I am using different imblearn over-sampling methods on a data-set which contains ~55800 samples. About 200 are class 1, the rest class 0. I am oversampling class 1 with various over-sampling-strategies.

It does not improve my model quality and therefore I wan't to take a closer look at the generated samples. But how to access them? Any way to get the indices of the created ones?

Looping through the samples list before and after sampling, filtering out the non-duplicates, is way too demanding and freezes my laptop.

desertnaut
  • 57,590
  • 26
  • 140
  • 166
Andreas bleYel
  • 463
  • 2
  • 5
  • 7
  • Did some tests with smaller arrays.
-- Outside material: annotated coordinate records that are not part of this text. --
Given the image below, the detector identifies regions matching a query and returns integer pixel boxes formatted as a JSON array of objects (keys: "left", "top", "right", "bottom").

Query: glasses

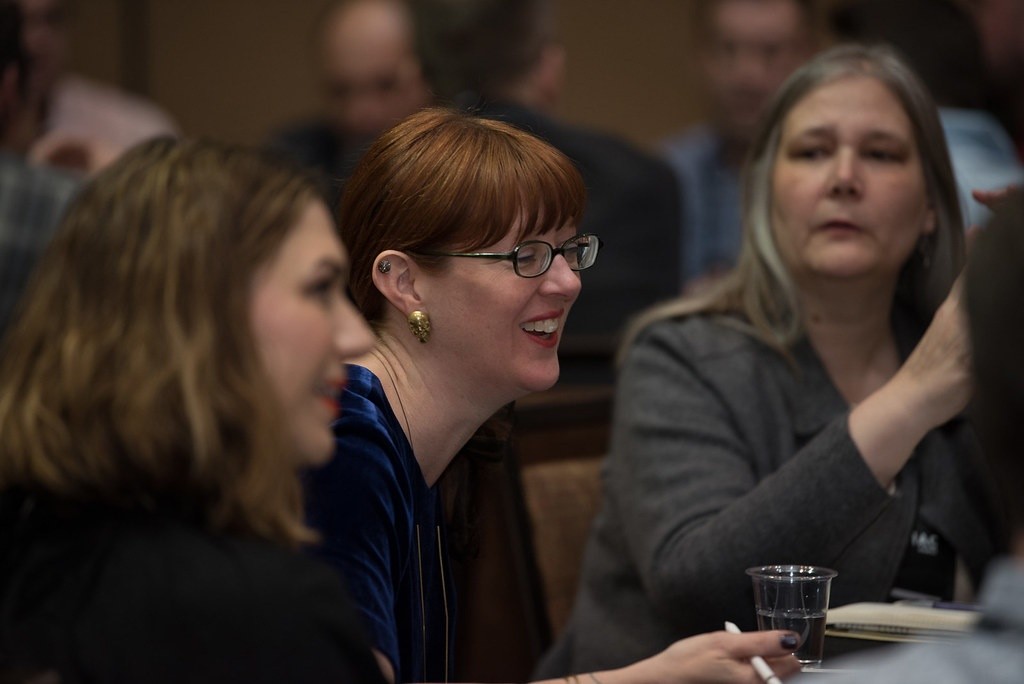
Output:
[{"left": 407, "top": 232, "right": 605, "bottom": 278}]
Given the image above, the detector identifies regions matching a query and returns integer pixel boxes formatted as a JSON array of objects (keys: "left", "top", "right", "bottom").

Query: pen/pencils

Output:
[{"left": 724, "top": 620, "right": 781, "bottom": 684}]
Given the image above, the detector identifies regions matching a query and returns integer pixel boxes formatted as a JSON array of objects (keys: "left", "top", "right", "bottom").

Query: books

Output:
[{"left": 826, "top": 602, "right": 980, "bottom": 643}]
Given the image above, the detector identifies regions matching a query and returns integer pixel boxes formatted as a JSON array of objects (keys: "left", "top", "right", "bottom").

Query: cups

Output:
[{"left": 746, "top": 565, "right": 838, "bottom": 670}]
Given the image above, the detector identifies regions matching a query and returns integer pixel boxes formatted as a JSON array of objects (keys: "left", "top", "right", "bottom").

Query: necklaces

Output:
[{"left": 370, "top": 351, "right": 413, "bottom": 452}]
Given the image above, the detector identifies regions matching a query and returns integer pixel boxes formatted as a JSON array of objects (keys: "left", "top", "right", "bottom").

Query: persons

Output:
[
  {"left": 303, "top": 111, "right": 800, "bottom": 683},
  {"left": 527, "top": 41, "right": 1006, "bottom": 684},
  {"left": 0, "top": 0, "right": 176, "bottom": 319},
  {"left": 270, "top": 0, "right": 682, "bottom": 383},
  {"left": 0, "top": 138, "right": 387, "bottom": 684},
  {"left": 805, "top": 186, "right": 1024, "bottom": 684},
  {"left": 672, "top": 0, "right": 1023, "bottom": 276}
]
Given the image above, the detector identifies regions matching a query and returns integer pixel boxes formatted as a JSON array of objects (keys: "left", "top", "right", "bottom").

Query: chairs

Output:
[{"left": 502, "top": 441, "right": 607, "bottom": 663}]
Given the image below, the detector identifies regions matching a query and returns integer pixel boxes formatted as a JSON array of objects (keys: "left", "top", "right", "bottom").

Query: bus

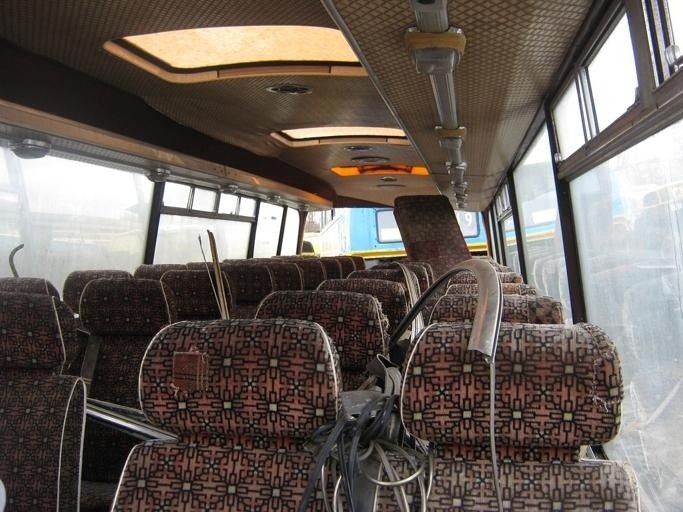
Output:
[{"left": 302, "top": 157, "right": 626, "bottom": 261}]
Made a 200 size arrays, resampled it with ROS and SMOTE with sampling-strategy 0.25. All the new samples in the resampled array were on the indexes from 200-224. Guess the new ones just get appended. – Andreas bleYel Apr 20 '20 at 10:27
  • Seems that it was possible in older versions, but it is now deprecated: [How to get sample indices from RandomUnderSampler in imblearn](https://stackoverflow.com/questions/60762538/how-to-get-sample-indices-from-randomundersampler-in-imblearn). – desertnaut May 16 '20 at 14:41

1 Answers1

0

There is no built in function in imblearn to return the indices for oversampling as far as I know. Therefore the only solution is to get the indices by comparison of before and after as you suggested. In order not to freeze your laptop, you can neglect most of the majority class samples, since they are not used to create the oversampled samples of the minority class (at least not for random oversampling or normal SMOTE).

So lets say you delete all except 500 samples of class 0 and keep all 200 samples of class 1 and then perform the smote-oversampling and then compare like you tried before. With this number of samples it shouldn't freeze your laptop and you can get an idea of how the oversampled samples look like.

ramobal
  • 241
  • 2
  • 9